Project Abstract KRAS-driven lung adenocarcinoma (LUAD) represents a major non-small cell lung cancer (NSCLC) genetic subtype for which treatment options remain limited. Mutations in the KEAP1/NRF2 signaling pathway are common events in several solid cancers, including KRAS-driven LUAD, and are associated with poor patient prognosis and outcomes. KEAP1 loss of function (LOF) triggers stabilization of the transcription factor NRF2 which leads to dramatic metabolic and antioxidant reprogramming that confers proliferative and survival advantages to tumor cells. However, these selective advantages also confer targetable metabolic dependencies which arise specifically in the context of KEAP1/NRF2 mutations. The enrichment of these mutations in LUAD carrying undefined or untargetable driver mutations makes unmasking therapeutic vulnerabilities particularly urgent. Identifying metabolic liabilities within KRAS-mutant LUAD would enable the application of precision medicine for the improvement of patient outcomes. In this proposal, I present findings which suggest Keap1-mutant tumors show increased sensitivity to disruption of heme synthesis and that this phenotype is due to Nrf2 activation. I outline my proposed approach to interrogate the metabolic and genetic underpinnings of this apparent vulnerability. I then describe how I will assess if this pathway shows potential for targeted therapy in preclinical models of Kras-driven LUAD including the use of genetically engineered mouse models of LUAD. Hypomorphic mutations in nearly all heme synthesis enzymes have been reported to cause some form hereditary hepatic porphyria. Despite the potential severity of these diseases, their existence among the general population, including healthy adults, provides evidence for the existence of a therapeutic window for heme synthesis inhibition for the treatment of cancer. This fellowship application aims to uncover a novel metabolic target in this genetic subtype of LUAD and will yield a better understanding of a fundamental, yet understudied, metabolic pathway in the development of lung cancer.

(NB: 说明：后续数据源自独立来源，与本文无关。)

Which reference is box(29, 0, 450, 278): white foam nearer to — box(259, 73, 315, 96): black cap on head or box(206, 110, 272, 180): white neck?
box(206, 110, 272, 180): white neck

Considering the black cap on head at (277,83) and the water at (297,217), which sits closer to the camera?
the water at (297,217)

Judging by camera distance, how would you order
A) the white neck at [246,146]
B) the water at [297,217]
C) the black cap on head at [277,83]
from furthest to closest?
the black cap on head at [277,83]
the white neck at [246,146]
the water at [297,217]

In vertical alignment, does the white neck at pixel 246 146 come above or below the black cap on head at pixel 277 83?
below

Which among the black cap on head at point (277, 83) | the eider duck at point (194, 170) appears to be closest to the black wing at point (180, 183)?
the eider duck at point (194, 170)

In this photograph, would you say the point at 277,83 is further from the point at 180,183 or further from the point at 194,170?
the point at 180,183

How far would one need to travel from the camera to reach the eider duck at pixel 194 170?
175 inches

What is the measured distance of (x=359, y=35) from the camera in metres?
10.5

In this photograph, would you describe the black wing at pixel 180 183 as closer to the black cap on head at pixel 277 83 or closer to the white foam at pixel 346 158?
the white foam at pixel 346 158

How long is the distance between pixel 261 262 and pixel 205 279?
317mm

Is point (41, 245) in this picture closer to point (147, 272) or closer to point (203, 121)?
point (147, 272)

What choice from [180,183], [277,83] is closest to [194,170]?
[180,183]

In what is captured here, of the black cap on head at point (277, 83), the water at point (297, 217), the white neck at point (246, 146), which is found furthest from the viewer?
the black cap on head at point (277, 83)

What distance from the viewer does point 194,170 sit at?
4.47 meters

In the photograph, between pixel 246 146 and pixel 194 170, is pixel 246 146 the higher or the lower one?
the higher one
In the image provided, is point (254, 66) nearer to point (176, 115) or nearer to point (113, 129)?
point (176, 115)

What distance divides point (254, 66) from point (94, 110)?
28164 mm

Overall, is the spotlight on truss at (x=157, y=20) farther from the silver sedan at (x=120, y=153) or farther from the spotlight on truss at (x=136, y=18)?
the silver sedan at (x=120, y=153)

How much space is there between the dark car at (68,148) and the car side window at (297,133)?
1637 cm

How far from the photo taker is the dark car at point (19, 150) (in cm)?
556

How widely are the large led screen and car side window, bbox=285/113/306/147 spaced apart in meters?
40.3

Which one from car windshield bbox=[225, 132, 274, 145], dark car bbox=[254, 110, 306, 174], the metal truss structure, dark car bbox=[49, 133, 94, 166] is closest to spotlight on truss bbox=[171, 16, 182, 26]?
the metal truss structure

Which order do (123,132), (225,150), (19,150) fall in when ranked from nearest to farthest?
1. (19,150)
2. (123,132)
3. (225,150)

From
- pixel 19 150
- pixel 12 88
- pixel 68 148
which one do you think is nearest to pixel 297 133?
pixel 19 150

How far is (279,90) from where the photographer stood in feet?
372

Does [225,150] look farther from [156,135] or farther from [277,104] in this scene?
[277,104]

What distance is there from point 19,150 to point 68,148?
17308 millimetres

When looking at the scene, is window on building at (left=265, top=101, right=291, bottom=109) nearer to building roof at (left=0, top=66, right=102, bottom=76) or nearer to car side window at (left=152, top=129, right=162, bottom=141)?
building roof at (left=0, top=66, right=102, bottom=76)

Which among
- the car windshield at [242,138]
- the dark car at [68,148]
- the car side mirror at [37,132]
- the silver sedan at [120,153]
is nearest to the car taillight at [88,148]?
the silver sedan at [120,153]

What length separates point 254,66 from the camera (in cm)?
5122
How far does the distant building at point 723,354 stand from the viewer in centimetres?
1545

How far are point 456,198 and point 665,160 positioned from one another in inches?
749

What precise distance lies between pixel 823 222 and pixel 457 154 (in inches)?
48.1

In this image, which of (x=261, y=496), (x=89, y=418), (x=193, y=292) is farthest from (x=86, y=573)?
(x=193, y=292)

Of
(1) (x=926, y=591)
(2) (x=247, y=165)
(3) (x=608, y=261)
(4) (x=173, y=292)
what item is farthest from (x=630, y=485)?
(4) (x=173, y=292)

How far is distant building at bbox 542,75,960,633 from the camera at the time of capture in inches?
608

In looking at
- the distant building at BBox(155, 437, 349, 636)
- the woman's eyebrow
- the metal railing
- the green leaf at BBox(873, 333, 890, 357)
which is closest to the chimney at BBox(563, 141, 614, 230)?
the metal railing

项目摘要 KRAS驱动的肺腺癌（LUAD）是一种主要的非小细胞肺癌（NSCLC） 治疗选择仍然有限的遗传亚型。KEAP 1/NRF 2信号通路中的突变 是几种实体癌（包括KRAS驱动的LUAD）中的常见事件，与不良患者相关 预后和结果。KEAP 1功能丧失（LOF）触发转录因子NRF 2的稳定 这会导致剧烈的代谢和抗氧化剂重编程， 肿瘤细胞的优势。然而，这些选择性优势也赋予了靶向代谢依赖性 其在KEAP 1/NRF 2突变的情况下特异性地出现。LUAD中这些突变的富集 携带未定义或不可靶向的驱动突变， 紧急确定KRAS突变LUAD内的代谢负债将使精确度的应用成为可能。 改善患者预后的药物。 在这个提议中，我提出的研究结果表明，Keap 1突变型肿瘤对 血红素合成的破坏和这种表型是由于Nrf 2激活。我概述了我提出的方法 来探究这种明显脆弱性的代谢和遗传基础。然后我描述我将如何 评估该途径是否在Kras驱动的LUAD临床前模型中显示出靶向治疗的潜力，包括 使用LUAD的基因工程小鼠模型。 据报道，几乎所有血红素合成酶的亚晶突变都会导致某种形式的 遗传性肝卟啉症尽管这些疾病的潜在严重性，但它们在一般人群中的存在， 人群，包括健康成人，提供了血红素治疗窗口存在的证据 用于治疗癌症的合成抑制。这项奖学金申请旨在揭示一种新的代谢 靶向LUAD的这种遗传亚型，并将更好地理解一个基本的，但研究不足， 代谢途径在肺癌发展中的作用。